Several kings listed by Manetho, Herodotus, and the Turin list now are proven to have existed, but they were omitted from the Abydos list and their removal is suspected to be suppression of historical details not favored by the rulers when the Abydos list was created.

==In modern fiction==
- Two letters in the name are transposed in Bolesław Prus' 1895 historical novel Pharaoh, where "Nikotris" appears as the mother of the protagonist, Pharaoh "Ramses XIII" (there were only eleven pharaohs of that name).
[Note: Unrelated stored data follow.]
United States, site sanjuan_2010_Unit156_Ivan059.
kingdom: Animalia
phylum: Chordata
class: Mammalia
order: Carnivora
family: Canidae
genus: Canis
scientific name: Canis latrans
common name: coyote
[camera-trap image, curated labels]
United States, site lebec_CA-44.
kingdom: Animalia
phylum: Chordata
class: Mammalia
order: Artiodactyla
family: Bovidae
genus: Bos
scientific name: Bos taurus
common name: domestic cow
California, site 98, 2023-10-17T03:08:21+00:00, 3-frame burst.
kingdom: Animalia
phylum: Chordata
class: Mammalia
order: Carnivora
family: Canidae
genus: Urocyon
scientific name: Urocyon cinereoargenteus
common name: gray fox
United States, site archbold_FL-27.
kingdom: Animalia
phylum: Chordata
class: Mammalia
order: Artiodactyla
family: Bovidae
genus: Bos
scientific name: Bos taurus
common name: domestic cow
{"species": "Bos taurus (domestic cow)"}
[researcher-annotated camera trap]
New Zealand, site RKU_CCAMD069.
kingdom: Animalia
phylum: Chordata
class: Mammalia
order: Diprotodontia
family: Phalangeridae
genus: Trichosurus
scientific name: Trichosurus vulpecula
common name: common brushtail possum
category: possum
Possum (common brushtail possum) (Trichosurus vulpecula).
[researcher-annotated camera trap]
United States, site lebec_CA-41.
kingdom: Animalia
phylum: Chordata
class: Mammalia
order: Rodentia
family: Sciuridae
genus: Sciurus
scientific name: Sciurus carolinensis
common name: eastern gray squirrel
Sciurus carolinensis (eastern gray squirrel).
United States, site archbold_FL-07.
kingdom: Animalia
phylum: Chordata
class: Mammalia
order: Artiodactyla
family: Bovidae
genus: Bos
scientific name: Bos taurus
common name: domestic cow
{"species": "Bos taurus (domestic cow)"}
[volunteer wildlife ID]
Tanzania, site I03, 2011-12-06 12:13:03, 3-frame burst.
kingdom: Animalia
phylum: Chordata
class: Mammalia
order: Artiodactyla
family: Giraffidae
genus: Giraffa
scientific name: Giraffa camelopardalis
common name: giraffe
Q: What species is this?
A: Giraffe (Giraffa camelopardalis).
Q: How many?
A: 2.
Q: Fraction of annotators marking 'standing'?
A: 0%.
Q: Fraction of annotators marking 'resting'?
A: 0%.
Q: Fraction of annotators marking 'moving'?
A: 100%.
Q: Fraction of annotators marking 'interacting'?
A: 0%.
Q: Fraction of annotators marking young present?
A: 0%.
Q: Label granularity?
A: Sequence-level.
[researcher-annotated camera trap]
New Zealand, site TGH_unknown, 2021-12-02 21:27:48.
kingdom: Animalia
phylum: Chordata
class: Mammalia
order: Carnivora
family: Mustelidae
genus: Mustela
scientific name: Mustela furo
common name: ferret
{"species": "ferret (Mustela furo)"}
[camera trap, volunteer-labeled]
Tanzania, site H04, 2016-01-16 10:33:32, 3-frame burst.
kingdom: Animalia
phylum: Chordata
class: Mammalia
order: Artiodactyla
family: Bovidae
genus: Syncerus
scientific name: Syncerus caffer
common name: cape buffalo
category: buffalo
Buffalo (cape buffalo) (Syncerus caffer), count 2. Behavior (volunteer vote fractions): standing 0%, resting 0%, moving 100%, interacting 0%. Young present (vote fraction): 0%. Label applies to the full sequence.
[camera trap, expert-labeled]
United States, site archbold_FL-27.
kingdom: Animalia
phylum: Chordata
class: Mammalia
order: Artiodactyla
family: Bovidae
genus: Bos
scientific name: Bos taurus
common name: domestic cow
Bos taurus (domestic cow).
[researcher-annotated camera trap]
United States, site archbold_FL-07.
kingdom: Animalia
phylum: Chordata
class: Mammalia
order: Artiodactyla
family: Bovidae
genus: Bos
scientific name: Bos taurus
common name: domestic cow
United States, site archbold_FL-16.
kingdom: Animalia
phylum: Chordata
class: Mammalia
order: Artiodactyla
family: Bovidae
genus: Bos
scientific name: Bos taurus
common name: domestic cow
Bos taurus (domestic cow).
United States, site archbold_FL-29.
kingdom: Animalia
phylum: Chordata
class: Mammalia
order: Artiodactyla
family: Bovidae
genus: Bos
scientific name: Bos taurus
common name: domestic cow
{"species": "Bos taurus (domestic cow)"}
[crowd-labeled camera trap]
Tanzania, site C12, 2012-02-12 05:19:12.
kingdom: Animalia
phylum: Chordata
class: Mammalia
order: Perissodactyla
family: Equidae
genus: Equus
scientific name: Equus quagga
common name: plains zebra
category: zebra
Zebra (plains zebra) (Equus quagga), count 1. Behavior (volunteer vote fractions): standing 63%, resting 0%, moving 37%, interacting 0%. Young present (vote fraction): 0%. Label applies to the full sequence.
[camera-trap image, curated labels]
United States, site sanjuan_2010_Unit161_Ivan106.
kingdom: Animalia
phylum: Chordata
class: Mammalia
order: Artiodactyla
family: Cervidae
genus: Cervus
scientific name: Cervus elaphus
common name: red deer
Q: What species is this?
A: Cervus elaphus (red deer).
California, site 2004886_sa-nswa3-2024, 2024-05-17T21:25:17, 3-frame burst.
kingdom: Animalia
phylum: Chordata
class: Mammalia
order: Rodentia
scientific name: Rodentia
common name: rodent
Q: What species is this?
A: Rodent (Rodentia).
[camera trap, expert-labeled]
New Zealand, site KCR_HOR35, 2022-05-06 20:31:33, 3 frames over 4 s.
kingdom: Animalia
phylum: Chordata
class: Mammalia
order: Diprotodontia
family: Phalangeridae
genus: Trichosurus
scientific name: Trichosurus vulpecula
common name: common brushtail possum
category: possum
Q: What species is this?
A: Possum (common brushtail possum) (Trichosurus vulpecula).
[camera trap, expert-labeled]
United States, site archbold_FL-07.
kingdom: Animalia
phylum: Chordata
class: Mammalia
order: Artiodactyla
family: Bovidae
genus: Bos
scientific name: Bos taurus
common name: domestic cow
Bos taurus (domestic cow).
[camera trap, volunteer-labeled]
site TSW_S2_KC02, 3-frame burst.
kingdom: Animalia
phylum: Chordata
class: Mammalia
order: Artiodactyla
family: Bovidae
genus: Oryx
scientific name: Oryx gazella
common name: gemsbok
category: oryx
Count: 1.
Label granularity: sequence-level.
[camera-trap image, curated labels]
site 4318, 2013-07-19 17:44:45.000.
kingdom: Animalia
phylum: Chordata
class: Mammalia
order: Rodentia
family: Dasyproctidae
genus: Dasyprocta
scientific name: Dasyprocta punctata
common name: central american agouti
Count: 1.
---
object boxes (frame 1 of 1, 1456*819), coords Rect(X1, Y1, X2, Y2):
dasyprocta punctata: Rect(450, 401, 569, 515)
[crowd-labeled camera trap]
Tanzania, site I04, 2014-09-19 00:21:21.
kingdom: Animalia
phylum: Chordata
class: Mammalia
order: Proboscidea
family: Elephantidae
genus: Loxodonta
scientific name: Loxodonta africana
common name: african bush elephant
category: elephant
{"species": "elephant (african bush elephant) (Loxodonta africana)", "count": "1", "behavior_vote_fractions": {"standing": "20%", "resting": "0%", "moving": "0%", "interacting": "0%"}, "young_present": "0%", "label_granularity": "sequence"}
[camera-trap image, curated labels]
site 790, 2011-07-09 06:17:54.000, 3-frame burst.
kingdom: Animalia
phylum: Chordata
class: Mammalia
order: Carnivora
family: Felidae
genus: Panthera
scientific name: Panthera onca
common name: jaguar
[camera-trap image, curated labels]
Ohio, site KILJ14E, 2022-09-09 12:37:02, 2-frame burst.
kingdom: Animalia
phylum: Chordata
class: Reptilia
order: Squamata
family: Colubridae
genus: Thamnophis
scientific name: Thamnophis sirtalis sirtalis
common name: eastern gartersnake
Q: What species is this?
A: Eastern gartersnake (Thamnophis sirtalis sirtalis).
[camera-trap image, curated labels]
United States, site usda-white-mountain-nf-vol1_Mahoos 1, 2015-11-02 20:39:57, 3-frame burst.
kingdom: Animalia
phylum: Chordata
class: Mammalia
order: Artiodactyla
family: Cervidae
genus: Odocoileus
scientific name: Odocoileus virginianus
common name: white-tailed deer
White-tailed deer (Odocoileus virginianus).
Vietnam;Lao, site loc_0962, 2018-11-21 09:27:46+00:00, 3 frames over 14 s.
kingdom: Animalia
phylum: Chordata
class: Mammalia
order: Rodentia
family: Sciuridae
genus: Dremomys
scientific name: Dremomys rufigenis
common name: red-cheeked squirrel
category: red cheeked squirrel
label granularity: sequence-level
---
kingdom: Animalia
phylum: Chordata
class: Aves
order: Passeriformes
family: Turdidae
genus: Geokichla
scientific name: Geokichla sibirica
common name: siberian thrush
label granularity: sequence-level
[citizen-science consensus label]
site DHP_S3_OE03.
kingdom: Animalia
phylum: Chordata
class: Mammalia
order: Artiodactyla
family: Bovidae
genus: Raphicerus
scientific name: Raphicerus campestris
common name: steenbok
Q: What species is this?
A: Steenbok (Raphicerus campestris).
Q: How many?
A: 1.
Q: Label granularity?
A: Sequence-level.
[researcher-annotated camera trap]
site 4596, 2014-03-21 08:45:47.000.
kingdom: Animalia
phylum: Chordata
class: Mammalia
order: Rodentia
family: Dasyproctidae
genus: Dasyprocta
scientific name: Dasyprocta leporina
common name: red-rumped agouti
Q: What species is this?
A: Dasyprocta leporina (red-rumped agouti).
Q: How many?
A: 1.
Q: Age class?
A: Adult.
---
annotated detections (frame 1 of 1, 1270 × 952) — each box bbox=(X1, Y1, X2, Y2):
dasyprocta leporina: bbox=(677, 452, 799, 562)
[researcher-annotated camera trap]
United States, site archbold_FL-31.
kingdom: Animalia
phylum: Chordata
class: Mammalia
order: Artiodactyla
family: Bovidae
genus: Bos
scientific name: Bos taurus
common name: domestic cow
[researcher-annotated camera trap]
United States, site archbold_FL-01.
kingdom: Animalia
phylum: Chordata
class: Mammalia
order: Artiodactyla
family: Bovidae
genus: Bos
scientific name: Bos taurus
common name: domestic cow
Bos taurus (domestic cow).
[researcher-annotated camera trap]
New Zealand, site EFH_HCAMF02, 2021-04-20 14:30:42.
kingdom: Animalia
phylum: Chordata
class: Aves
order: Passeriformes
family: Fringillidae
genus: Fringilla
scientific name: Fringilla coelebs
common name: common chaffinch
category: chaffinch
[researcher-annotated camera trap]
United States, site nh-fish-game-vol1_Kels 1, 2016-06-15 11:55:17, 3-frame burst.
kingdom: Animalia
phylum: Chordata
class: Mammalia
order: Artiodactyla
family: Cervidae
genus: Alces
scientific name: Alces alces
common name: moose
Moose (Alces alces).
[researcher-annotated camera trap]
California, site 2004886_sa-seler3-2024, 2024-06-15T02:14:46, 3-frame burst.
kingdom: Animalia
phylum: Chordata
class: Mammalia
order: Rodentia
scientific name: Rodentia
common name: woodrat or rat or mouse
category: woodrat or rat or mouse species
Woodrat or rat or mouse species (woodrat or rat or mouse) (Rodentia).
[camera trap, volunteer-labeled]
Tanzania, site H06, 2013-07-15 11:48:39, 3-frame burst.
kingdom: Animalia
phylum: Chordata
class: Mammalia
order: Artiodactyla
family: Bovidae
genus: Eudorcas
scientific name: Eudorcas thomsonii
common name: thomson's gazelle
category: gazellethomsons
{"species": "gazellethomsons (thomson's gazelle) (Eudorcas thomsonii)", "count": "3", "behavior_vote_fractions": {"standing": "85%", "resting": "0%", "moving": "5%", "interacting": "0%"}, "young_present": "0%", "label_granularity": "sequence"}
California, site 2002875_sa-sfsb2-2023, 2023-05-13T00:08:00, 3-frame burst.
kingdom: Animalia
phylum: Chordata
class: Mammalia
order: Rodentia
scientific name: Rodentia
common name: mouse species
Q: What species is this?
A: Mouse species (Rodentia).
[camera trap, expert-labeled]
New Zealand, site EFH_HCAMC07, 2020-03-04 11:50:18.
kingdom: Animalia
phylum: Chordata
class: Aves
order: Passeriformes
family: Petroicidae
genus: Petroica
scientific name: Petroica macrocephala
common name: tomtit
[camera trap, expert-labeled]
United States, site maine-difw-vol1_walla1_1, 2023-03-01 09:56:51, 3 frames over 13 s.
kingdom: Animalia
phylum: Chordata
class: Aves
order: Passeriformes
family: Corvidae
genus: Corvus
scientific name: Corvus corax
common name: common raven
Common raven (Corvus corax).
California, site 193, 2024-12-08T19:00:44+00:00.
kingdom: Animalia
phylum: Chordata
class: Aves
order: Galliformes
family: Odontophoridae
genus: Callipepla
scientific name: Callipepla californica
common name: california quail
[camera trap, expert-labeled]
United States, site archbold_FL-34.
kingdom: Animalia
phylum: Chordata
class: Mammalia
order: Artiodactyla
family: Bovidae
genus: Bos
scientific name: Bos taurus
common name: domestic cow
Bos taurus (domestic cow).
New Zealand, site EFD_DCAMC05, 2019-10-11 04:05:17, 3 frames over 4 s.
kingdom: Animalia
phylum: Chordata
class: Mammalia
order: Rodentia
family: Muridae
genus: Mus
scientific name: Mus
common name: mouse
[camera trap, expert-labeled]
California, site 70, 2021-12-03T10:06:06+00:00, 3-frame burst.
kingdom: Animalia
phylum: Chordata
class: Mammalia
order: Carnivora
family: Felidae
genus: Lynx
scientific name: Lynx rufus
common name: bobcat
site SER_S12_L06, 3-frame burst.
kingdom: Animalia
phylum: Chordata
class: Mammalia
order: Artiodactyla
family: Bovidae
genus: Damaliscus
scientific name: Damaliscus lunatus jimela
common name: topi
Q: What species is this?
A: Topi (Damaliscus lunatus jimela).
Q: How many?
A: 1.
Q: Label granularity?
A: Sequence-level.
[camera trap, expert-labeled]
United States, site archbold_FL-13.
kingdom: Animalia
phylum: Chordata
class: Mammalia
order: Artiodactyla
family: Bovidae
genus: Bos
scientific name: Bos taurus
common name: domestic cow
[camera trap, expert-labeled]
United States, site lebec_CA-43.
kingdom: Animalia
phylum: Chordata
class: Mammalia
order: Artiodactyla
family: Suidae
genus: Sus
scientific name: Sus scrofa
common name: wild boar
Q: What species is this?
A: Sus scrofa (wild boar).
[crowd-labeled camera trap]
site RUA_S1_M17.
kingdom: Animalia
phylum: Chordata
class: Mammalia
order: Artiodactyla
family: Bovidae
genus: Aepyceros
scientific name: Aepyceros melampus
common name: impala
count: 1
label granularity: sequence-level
- The Queen's Enemies, a play by Lord Dunsany, is based upon the account by Herodotus of the murderous activities of Nitocris.
- Nitocris is mentioned in two stories by H. P. Lovecraft, "The Outsider" and "Imprisoned with the Pharaohs". She is mentioned only in passing and portrayed as evil and reigning over ghouls and other horrors.
- Tennessee Williams' first published work is the 1928 short story "The Vengeance of Nitocris", detailing her careful plan for revenge. She makes the people who slew her brother die in a fitting way.
- Le Basalte Bleu, a book by John Knittel, has a sort of time-travel plot in which the main character falls in love with the ancient ruler. Knittel speculates that the origin of the Cinderella fairy tale lies in the marriage of Nitocris, who lost her golden sandal only to have it later found by the pharaoh.
- Nitocris La Dame de Memphis is a book by Pierre Montlaur.
- "The Mirror of Nitocris", a short story by Brian Lumley, features a mirror that once belonged to Nitocris that unleashes evil forces upon its owners.
  - This mirror also appears in Demonbane, as one of the Page Monsters created by the missing pages of Al-Azif; Nya (an avatar of Nyarlathotep) gives it to one of the children in the orphanage, in order to stir up trouble.
- Nitocris is royal wife of Merenra II in the novel Rhodopis of Nubia by Nobel laureate Naguib Mahfouz, which tells the fateful love story of Pharaoh Merenra II (successor to Pepi II, Sixth Dynasty) and the courtesan Rhodopis.
- Karl Sanders has a song called "Slavery Unto Nitokris" on his second solo album, Saurian Exorcisms.
- "By Scarab and Scorpion", a short story featuring the Green Hornet by Mark Ellis, features a plot involving an Egyptian museum exhibition featuring Nitocris.
- The title song from Celtic Frost's 1985 album Morbid Tales is based on the legend of Nitocris.
- Nitocris appears in The Mummy and Miss Nitocris by George Griffith, where she is the namesake of an Egyptologist's daughter in whose person she is reincarnated.
- Nitocris appears in Fate/Grand Order as a Caster-class, an Assassin-class and later an Avenger-class Servant with ties to Horus, Medjed, and Anubis. As Servants are influenced by fictional interpretations of their legends, Nitocris' powers are mostly based on Lovecraft and Lumley's stories about her, and she wields the titular mirror from the latter as her weapon.
- A character named Nitocris appears in the Assassin's Creed Origins tie in novel, Desert Oath. She is the God's Wife of Amun in Karnak temple and mother of Isidora. Her death between the novel and the events of the Curse of the Pharaohs DLC give Isidora motivation to use an Apple of Eden to bring about the wrath of the undead on Thebes.
- Nitocris is the subject of the opera Nitocri by Saverio Mercadante, premiered in Turin in 1824.